Bavulunu yeniden eline aldı, sabah yapmış olan yağmurun etkisi ile çamurlaşmış patikaya ilk adımlarını attı. Kendisi ile alay edildiğini düşünmeden edemiyordu. Busan'ın en köşesinde kalan, çevresi başak tarlaları ile kaplı bir kasabaya gönderileceği söylendiğinde tek kelime etmemişti. Kendisine üst kurul tarafından bir ceza olduğunu biliyordu bunun, ne kadar kasabanın sakin ve biraz kendisini toparlaması için uygun bir yer olduğu söylenmiş olsa da. Gerçek, gerçekti.

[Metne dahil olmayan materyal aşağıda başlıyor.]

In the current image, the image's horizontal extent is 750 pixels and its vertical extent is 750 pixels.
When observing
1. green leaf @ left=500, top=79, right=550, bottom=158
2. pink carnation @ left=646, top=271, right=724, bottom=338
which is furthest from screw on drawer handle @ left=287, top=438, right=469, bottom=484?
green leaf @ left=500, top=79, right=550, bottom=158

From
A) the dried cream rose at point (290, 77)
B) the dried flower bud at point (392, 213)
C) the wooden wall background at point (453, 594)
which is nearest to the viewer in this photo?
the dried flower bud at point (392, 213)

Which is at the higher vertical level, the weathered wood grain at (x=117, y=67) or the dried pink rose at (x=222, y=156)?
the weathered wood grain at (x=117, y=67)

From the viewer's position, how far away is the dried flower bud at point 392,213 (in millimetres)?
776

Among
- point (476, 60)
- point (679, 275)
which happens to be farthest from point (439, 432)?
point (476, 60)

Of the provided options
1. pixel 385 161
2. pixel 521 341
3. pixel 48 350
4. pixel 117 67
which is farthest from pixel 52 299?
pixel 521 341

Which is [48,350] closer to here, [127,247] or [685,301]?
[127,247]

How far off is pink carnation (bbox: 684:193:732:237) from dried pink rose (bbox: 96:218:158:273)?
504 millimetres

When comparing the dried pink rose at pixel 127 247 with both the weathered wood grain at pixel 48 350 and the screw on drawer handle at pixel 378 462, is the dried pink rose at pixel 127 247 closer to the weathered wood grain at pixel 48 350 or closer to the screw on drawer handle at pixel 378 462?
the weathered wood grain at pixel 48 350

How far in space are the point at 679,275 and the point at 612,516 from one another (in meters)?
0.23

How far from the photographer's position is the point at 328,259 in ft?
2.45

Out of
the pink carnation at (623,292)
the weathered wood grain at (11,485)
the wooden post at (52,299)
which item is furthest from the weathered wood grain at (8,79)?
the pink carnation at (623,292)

Çarpıtılamaz, dolaylı yola başvurulamazdı. Tarlanın ortalarına ilerledikçe rüzgar daha sert esiyor, beline ulaşan uzun başaklar bedenine çarpıyordu. Yenilmiş hissediyordu. Ağzında mekanik bir tat bırakan burukluk vardı yüreğinde. Olacakları tahmin edememiş olmasının verdiği pişmanlığın içine yerleştirmişti.

Tarla sona erdiğinde birkaç ara sokak, tek tük geleneksel evler çıkmaya başladı karşısına. Kiremit damların, sokaklarda oynayan ve kendisine dehşet içinde bakan çocukların arasından geçip gitti. Meydanı bulmak zorundaydı lakin her sokak birbirinin aynı görünüyordu. Sokaklarda oynayan çocuklar bile birbirine öylesine benzerlik içindeydi ki aynı sokaklar içinde dönüp durduğunu düşünmeden edemedi. Meydan yuvarlak, ona çıkan sokakların ortasındaydı. Birkaç önemli olduğu belli olan beton binaların arasında lokantlar, minik çay bahçeleri, kafeler vardı. Eskimiş sarı binanın üzerinde yazan 'Adalet Sarayı' tabelası gülmemek için dudaklarını birbirine bastırmasına sebep oldu, tabeladaki birkaç harfin kenarları soyulmuş, tabela da her an düşmek üzere duruyordu.

"Merhaba, hoş geldiniz."

Nereden geldiğini anlamadığı orta yaştaki bir adam önünde eğilerek onu selamlarken bir adım geriye gitme dürtüsüne karşı koydu. "Ben kasabanın başkanı Kim Suhyeong. Yargıç Min Yoongi, değil mi?" Başını sallayarak onu onayladı, aç olup olmadığını sordu başkan denilen adam. "Sadece uyumak istiyorum, benim için bir yer ayarlanmış olması gerek." dedi Yargıç, önünde bir kez daha eğilen başkanın mahcup yüz ifadesine bakılırsa kendisine dile getirilen yer ayarlanmamış görünüyordu. "Buradaki evler eski. Sizin geleceğinizi haber alınca birini size tahsis ettik ama su tesisatında arıza çıktı. Birkaç günlüğüne sizi kasabanın misafirhanesinde ağırlayacağız." derken bir kez daha eğildi, Yargıç Min Yoongi ona bunu yapmayı kesmesini söylese de adamın pek umursadığı yoktu.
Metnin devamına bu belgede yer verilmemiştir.